Vivemos em alto grau de vigilância, numa sociedade que demanda por produtividade e pelo silenciamento de todos os indícios de exaustão (mesmo que as novas gerações venham tentando quebrar esse modus operandi). Sem perceber, somamos comprimidos para silenciar dores, acelerar retornos, anestesiar incômodos, sem entender que cada substância tem efeitos, esperados ou não. A mente é mais delicada do que imaginamos. Pequenas alterações neuroquímicas podem afetar a nitidez da realidade, a intensidade do medo e a lógica das decisões.

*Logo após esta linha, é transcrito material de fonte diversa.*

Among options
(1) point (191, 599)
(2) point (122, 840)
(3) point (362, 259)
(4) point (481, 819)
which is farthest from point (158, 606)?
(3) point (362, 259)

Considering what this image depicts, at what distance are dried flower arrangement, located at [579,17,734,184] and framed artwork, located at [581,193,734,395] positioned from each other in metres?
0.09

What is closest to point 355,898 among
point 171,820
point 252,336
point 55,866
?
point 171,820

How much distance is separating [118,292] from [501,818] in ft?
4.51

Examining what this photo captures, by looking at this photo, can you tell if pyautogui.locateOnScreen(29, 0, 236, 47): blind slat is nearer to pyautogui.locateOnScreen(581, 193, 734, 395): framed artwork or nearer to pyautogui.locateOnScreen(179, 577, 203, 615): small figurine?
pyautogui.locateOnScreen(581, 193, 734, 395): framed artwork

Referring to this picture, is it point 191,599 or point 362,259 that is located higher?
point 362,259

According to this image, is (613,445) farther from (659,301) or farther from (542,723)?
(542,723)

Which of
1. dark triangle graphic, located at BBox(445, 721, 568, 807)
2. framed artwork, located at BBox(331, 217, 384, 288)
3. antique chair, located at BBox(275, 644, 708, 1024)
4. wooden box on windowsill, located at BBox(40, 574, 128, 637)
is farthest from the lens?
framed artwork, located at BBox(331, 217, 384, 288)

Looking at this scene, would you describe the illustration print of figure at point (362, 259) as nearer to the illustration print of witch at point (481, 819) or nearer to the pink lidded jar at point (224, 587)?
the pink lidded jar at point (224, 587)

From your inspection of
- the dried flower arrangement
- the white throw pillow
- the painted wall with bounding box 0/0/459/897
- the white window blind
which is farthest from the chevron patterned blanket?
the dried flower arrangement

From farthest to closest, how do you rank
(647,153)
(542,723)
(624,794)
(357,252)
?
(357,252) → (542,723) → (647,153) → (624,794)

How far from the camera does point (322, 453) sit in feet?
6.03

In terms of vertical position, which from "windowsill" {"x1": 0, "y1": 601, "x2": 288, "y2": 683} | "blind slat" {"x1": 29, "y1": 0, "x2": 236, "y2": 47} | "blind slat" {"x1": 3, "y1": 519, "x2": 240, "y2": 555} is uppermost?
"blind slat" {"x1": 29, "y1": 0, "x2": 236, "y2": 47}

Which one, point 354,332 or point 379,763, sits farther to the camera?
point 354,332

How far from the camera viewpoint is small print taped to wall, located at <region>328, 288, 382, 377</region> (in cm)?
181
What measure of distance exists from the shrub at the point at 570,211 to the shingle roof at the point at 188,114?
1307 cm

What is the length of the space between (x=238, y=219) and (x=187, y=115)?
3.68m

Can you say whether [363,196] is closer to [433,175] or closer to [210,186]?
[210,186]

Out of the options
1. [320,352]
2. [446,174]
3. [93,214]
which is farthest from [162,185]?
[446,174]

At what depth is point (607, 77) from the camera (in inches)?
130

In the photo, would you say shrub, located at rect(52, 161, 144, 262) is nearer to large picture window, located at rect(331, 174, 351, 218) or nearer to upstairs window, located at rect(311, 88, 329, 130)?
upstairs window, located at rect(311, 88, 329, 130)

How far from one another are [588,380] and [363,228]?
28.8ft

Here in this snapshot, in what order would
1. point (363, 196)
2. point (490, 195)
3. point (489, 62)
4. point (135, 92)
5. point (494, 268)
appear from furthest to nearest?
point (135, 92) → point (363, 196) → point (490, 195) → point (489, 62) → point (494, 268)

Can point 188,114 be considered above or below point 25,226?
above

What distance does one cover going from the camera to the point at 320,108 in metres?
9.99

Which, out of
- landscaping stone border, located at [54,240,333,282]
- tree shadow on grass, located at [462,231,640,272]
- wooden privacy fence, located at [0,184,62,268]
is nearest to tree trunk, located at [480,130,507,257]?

Cuidar da saúde mental é também observar alterações físicas, emocionais e cognitivas. Nenhum sintoma deveria ser ignorado. Uma dor que era comum pode se tornar mais intensa após um período de estresse. Um incômodo que antes parecia pequeno pode sinalizar algo maior. Em vez de normalizar o desconforto, precisamos voltar a perguntar ao corpo o que ele está querendo dizer.
Em uma cultura que exige urgência, passamos a buscar atalhos e soluções rápidas, esperando o mínimo de efeitos colaterais possível, mesmo quando isso significa ignorar mudanças sutis no humor, na atenção ou na forma como interpretamos a realidade. Talvez o que falta hoje não seja mais um remédio, e sim a paciência de acompanhar o próprio corpo com a mesma dedicação com que cobramos eficiência de tudo ao redor.
Vivemos no tempo: a brevidade da vida. Não há por que insistir em amadurecer, reconhecer dificuldades e se aprimorar. O mundo conhece os atalhos e soluções mágicas mas não aceita os efeitos colaterais do tempo.
Se observar.
Se conhecer.
Se entender.
E se perguntar, sempre, se o que fazemos para aliviar o desconforto não está, aos poucos, embotando a consciência que nos sustenta. Porque às vezes, na pressa de silenciar a dor, apagamos também a parte que nos lembra quem somos, trocando a clareza por atalhos que prometem prazer, mas nos afastam de nós mesmos.
*Esse texto não reflete, necessariamente, a opinião da Jovem Pan.